***** Texte de référence

Si tous les moyens mobilisables en service sont disponibles nous aurons en janvier 79 GW et plus probablement compte tenu de quelques indisponibilités 75 GW à comparer aux 90 GW que l’on peut attendre comme pointe d’appel à 19 h00 une journée d’hiver normal.
N’oublions pas que depuis 2014, le parc de production a perdu 10 GW de thermique à flammes et 1,8 GW de nucléaire avec la fermeture injustifiée de Fessenheim.
Pouvons-nous croire les bonnes paroles des présidents de RTE dont les affirmations rassurantes démentent les analyses de leurs ingénieurs ?
La pénurie aussi en Europe
Une récente étude de France Stratégie nous précise que l’Europe limitrophe de la France a programmé pour 2030 une réduction de 15% de ses capacités pilotables avec des étapes importantes. Le recours à l’importation devient donc problématique.
Il existe donc de fortes probabilités que des épisodes de périodes froides anticycloniques centrées sur la Scandinavie, donc accompagnées de peu de vent, entrainent dans un avenir proche sur toute l’Europe des pointes de demandes.
Alors chaque pays veillant d’abord à ses intérêts propres, la France confrontée à ses seuls potentiels, serait contrainte à la prise de mesures de restriction exceptionnelles sur la demande d’électricité, accompagnées de délestages tournants de grande ampleur pour éviter le black-out.
Les ménages et les entreprises ont été habitués dans notre pays à une sécurité électrique exemplaire. Le seul black-out connu remonte à décembre 1978. En témoigne le très petit nombre de groupes électrogènes de secours à base de diesel installés dans notre pays.
Comment réagirait l’opinion si elle était confrontée aux épreuves connues récemment par le Texas et la Californie où les coupures ont été causes de morts ?
La France veut-elle rejoindre le club des pays où les populations n’ont plus confiance dans le système électrique avec les conséquences que nous connaissons, par exemple le Venezuela et le Liban ?

**********
***** Données fournies

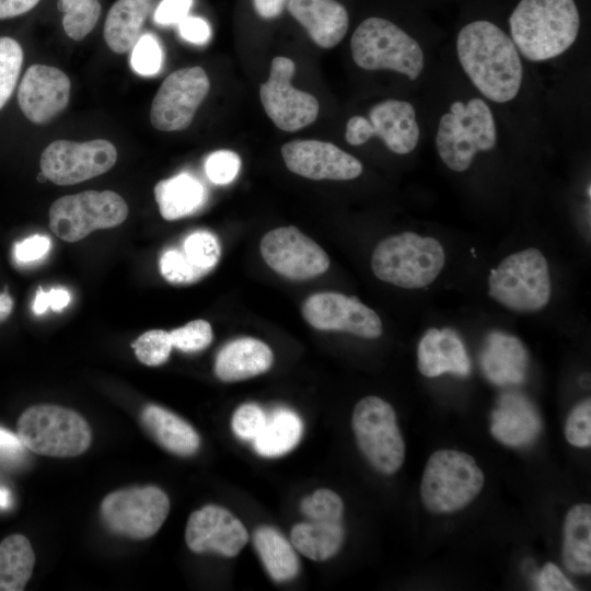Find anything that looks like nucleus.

**********

Consignes: D'après le texte sur l'approvisionnement électrique, à quelle date remonte le seul black-out connu en France ?

Corrigé: Il remonte à décembre 1978.